In Saskatoon the wild one and I slipped out of the auditorium after the first hymn. This was the big city. We wandered the nearby streets and checked out the neon lights and tall buildings. We became curious about the diagonal crosswalks the city had at the time and we crossed back and forth, controlling the traffic on all four sides.
I was hoping that the revival meeting would be wrapping up when we returned, but the place was just getting electric, the twins were on the rheostat turning up the voltage. Or, as either Ralph or Lou said, “The Holy Spirit’s finger was pointing at people.” We made our way back, close to where we’d been. Soon one of the preacher twins, came to the precipice of his soul searing message: “Choose now or it may be too late.” Then came the “call.” Then the full-on piano and the rising tide of “Just as I am…without one plea…” Then the streaming eyes and the tributaries of people in pews moving to the aisles and forming rivers of penitent souls flowing to the front for prayer. My uncle and cousins were swept up in the current with me hanging on to some exposed root. I scrambled out of the heavy doors into the street. I waited and paced under a gas light. Shivering some.
In a few minutes my cousin, the wild one, now wilder, came to get me, said I needed to come back inside. He was not so much pleading but pulling me back through the high doors down a carpeted hall into a room torrid and moist by sweat and tears. No resolve left, I was on my knees from the weight of hands on my head and shoulders, upon which came a crescendo of intoned supplication.

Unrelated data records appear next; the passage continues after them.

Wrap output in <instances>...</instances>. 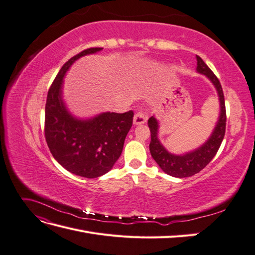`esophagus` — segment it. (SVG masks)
Returning <instances> with one entry per match:
<instances>
[{
  "mask_svg": "<svg viewBox=\"0 0 255 255\" xmlns=\"http://www.w3.org/2000/svg\"><path fill=\"white\" fill-rule=\"evenodd\" d=\"M146 116L142 112H137L134 116V125H142L146 121Z\"/></svg>",
  "mask_w": 255,
  "mask_h": 255,
  "instance_id": "1",
  "label": "esophagus"
}]
</instances>
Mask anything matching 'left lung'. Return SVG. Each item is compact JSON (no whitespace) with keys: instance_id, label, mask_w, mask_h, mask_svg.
Returning a JSON list of instances; mask_svg holds the SVG:
<instances>
[{"instance_id":"left-lung-1","label":"left lung","mask_w":255,"mask_h":255,"mask_svg":"<svg viewBox=\"0 0 255 255\" xmlns=\"http://www.w3.org/2000/svg\"><path fill=\"white\" fill-rule=\"evenodd\" d=\"M198 72L205 74L208 79L215 85L216 89L218 91L219 101H220V116L212 136L202 146H200L194 152L185 154V155L179 156L173 155L169 153L157 138V129L158 123L154 117L149 118L148 126L151 132V141H150V152L151 155L156 161L157 165L161 168V170L169 175L174 177H187L191 176L204 169L213 157L218 152L220 144L223 140V137L226 134V126H227V112H226V103H225V95L221 87V84L217 76L214 74L208 66L202 60V58L197 55Z\"/></svg>"}]
</instances>
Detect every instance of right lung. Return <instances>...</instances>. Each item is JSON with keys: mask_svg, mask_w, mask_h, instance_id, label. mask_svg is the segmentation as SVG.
Returning <instances> with one entry per match:
<instances>
[{"mask_svg": "<svg viewBox=\"0 0 255 255\" xmlns=\"http://www.w3.org/2000/svg\"><path fill=\"white\" fill-rule=\"evenodd\" d=\"M89 48L76 54L61 67L48 91L44 113V137L58 163L73 174L95 179L109 172L120 157L126 137L133 125V111L104 113L81 121L69 115L61 101L63 78L81 56L101 51Z\"/></svg>", "mask_w": 255, "mask_h": 255, "instance_id": "add662e5", "label": "right lung"}]
</instances>
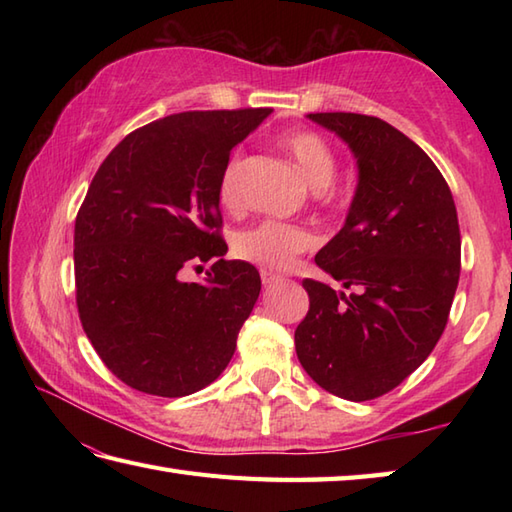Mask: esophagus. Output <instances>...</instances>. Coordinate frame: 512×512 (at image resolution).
<instances>
[{"instance_id": "34e87169", "label": "esophagus", "mask_w": 512, "mask_h": 512, "mask_svg": "<svg viewBox=\"0 0 512 512\" xmlns=\"http://www.w3.org/2000/svg\"><path fill=\"white\" fill-rule=\"evenodd\" d=\"M262 281H264V286H266V288H270V286H277V284H281V281H284V277H281V275H275V273H268V270H262Z\"/></svg>"}]
</instances>
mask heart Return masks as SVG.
<instances>
[{
    "label": "heart",
    "instance_id": "heart-1",
    "mask_svg": "<svg viewBox=\"0 0 512 512\" xmlns=\"http://www.w3.org/2000/svg\"><path fill=\"white\" fill-rule=\"evenodd\" d=\"M281 145L297 162L303 178L314 191H325L336 176V156L328 140L310 129H295L281 138ZM239 158H231L222 169L217 198L226 211H237L242 206V189H239ZM314 246V235L306 228L264 220L246 231L237 233L233 250L239 259L253 262L270 270L288 268L303 250Z\"/></svg>",
    "mask_w": 512,
    "mask_h": 512
}]
</instances>
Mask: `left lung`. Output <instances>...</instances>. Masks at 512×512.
Returning <instances> with one entry per match:
<instances>
[{
    "instance_id": "1",
    "label": "left lung",
    "mask_w": 512,
    "mask_h": 512,
    "mask_svg": "<svg viewBox=\"0 0 512 512\" xmlns=\"http://www.w3.org/2000/svg\"><path fill=\"white\" fill-rule=\"evenodd\" d=\"M350 147L358 180L345 224L314 262L352 295L306 279L295 347L308 376L345 400L398 387L436 347L460 279L449 184L396 127L350 112L308 114Z\"/></svg>"
}]
</instances>
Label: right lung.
<instances>
[{
    "label": "right lung",
    "instance_id": "1",
    "mask_svg": "<svg viewBox=\"0 0 512 512\" xmlns=\"http://www.w3.org/2000/svg\"><path fill=\"white\" fill-rule=\"evenodd\" d=\"M182 112L125 136L96 171L74 224L76 306L107 369L151 396L182 398L231 363L262 290L226 262L217 184L231 151L270 116ZM215 258L202 285L179 270Z\"/></svg>",
    "mask_w": 512,
    "mask_h": 512
}]
</instances>
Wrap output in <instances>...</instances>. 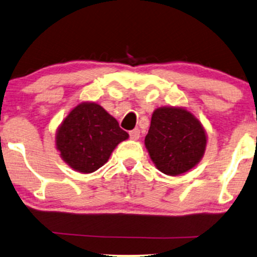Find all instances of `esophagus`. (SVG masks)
I'll use <instances>...</instances> for the list:
<instances>
[{
  "mask_svg": "<svg viewBox=\"0 0 257 257\" xmlns=\"http://www.w3.org/2000/svg\"><path fill=\"white\" fill-rule=\"evenodd\" d=\"M141 137V131H139V128H135L132 130V131H130V138L134 139V141H137Z\"/></svg>",
  "mask_w": 257,
  "mask_h": 257,
  "instance_id": "34e87169",
  "label": "esophagus"
}]
</instances>
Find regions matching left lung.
I'll return each instance as SVG.
<instances>
[{
	"mask_svg": "<svg viewBox=\"0 0 257 257\" xmlns=\"http://www.w3.org/2000/svg\"><path fill=\"white\" fill-rule=\"evenodd\" d=\"M144 143L157 169L166 175L177 176L200 162L207 135L189 110L166 106L154 110Z\"/></svg>",
	"mask_w": 257,
	"mask_h": 257,
	"instance_id": "1",
	"label": "left lung"
}]
</instances>
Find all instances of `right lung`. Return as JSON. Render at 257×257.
I'll list each match as a JSON object with an SVG mask.
<instances>
[{
	"label": "right lung",
	"instance_id": "1",
	"mask_svg": "<svg viewBox=\"0 0 257 257\" xmlns=\"http://www.w3.org/2000/svg\"><path fill=\"white\" fill-rule=\"evenodd\" d=\"M127 138V132L103 107L85 101L74 107L57 128L56 149L71 169L90 174L102 167Z\"/></svg>",
	"mask_w": 257,
	"mask_h": 257
}]
</instances>
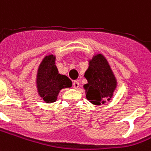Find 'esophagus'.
<instances>
[{
    "mask_svg": "<svg viewBox=\"0 0 151 151\" xmlns=\"http://www.w3.org/2000/svg\"><path fill=\"white\" fill-rule=\"evenodd\" d=\"M73 87L74 88V89H78L79 87V83L78 81H74L73 83Z\"/></svg>",
    "mask_w": 151,
    "mask_h": 151,
    "instance_id": "obj_1",
    "label": "esophagus"
}]
</instances>
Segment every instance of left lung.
<instances>
[{
  "mask_svg": "<svg viewBox=\"0 0 151 151\" xmlns=\"http://www.w3.org/2000/svg\"><path fill=\"white\" fill-rule=\"evenodd\" d=\"M84 77L87 83L83 87L86 97L93 105H101L109 101L117 87V80L108 61L102 54L95 55L89 60Z\"/></svg>",
  "mask_w": 151,
  "mask_h": 151,
  "instance_id": "1",
  "label": "left lung"
}]
</instances>
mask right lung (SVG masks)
Wrapping results in <instances>:
<instances>
[{
    "instance_id": "right-lung-1",
    "label": "right lung",
    "mask_w": 151,
    "mask_h": 151,
    "mask_svg": "<svg viewBox=\"0 0 151 151\" xmlns=\"http://www.w3.org/2000/svg\"><path fill=\"white\" fill-rule=\"evenodd\" d=\"M36 83L39 96L46 103L55 102L61 89L72 86L71 80L58 72L55 56L53 55H46L41 62Z\"/></svg>"
}]
</instances>
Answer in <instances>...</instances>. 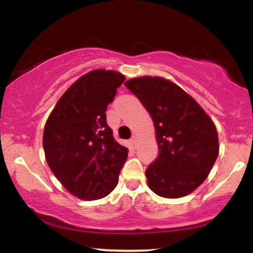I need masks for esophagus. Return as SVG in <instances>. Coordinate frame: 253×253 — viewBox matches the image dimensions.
Masks as SVG:
<instances>
[{"label": "esophagus", "mask_w": 253, "mask_h": 253, "mask_svg": "<svg viewBox=\"0 0 253 253\" xmlns=\"http://www.w3.org/2000/svg\"><path fill=\"white\" fill-rule=\"evenodd\" d=\"M136 143H138V138H136L135 135H133L132 138H130V144H132L133 146L135 147L136 146Z\"/></svg>", "instance_id": "34e87169"}]
</instances>
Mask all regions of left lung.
I'll return each instance as SVG.
<instances>
[{"label": "left lung", "instance_id": "1", "mask_svg": "<svg viewBox=\"0 0 253 253\" xmlns=\"http://www.w3.org/2000/svg\"><path fill=\"white\" fill-rule=\"evenodd\" d=\"M128 88L152 118L158 157L147 167V184L157 195L178 199L207 178L219 155L211 119L182 88L162 77L127 81Z\"/></svg>", "mask_w": 253, "mask_h": 253}]
</instances>
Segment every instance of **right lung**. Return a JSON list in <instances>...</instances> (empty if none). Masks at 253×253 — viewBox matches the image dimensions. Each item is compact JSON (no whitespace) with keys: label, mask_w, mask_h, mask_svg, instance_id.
I'll use <instances>...</instances> for the list:
<instances>
[{"label":"right lung","mask_w":253,"mask_h":253,"mask_svg":"<svg viewBox=\"0 0 253 253\" xmlns=\"http://www.w3.org/2000/svg\"><path fill=\"white\" fill-rule=\"evenodd\" d=\"M124 81L117 71L88 72L64 92L46 121V161L58 181L78 199H101L118 184L128 150L113 136L106 110Z\"/></svg>","instance_id":"add662e5"}]
</instances>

And with that I was up with an inexplicable smile, invaded by a brightness and a lightness. I was in fact quite high and vertiginous. Full, I supposed, of the Holy Ghost.
On the giddy ride back, we cousins planned the conversion of the rest of the “gang.” Which, naturally enough, didn’t quite work out.
ah sweet memories
how they linger
how they ever fill my soul
I think it was Alyosha’s sage and mentor Father Zosima who said that
we are saved by our memories
let’s enjoy ’em while we still have ’em
nice story
well told
Thanks Len, I figured you’d understand and know the rest of the words.
God is moving again @ Faith Alive in Saskatoon, only this time the power is coming through the people not the pulpit. Come see if you respond or resist.
Yes it is Tim
At the age of 11, I was too young, and too caught up in the moment, to realize the potential dangers that came along with this movement. There was always something inside that I hadn’t fully surrendered, so I thought, so I kept going forward, but it was never enough. The sentiment this movement engendered was “Let go, and let God.” What people often let go of, in the process, is common sense, logic, and emotional balance. Was it the spirit, or was it emotional manipulation? There is often a fine line that we should all consider, should another “movement of the holy spirit” come around.
Thanks for this Bruce, wise words.
I was there…. walked into University Dr Alliance church.. people were singing, but never came to the sermon, as people streamed to the alter, crying and praying and getting right with God… then it hi me, so overwhelming! The after glows – it was God.. Cab driver was called to take one lady to the afterglow at the church, but the driver was mad. “the church is dark, it is closed..” “Oh no it is!!! People are there praying and sure enough; it went into the cab driver office and God used these incidents to stir the city!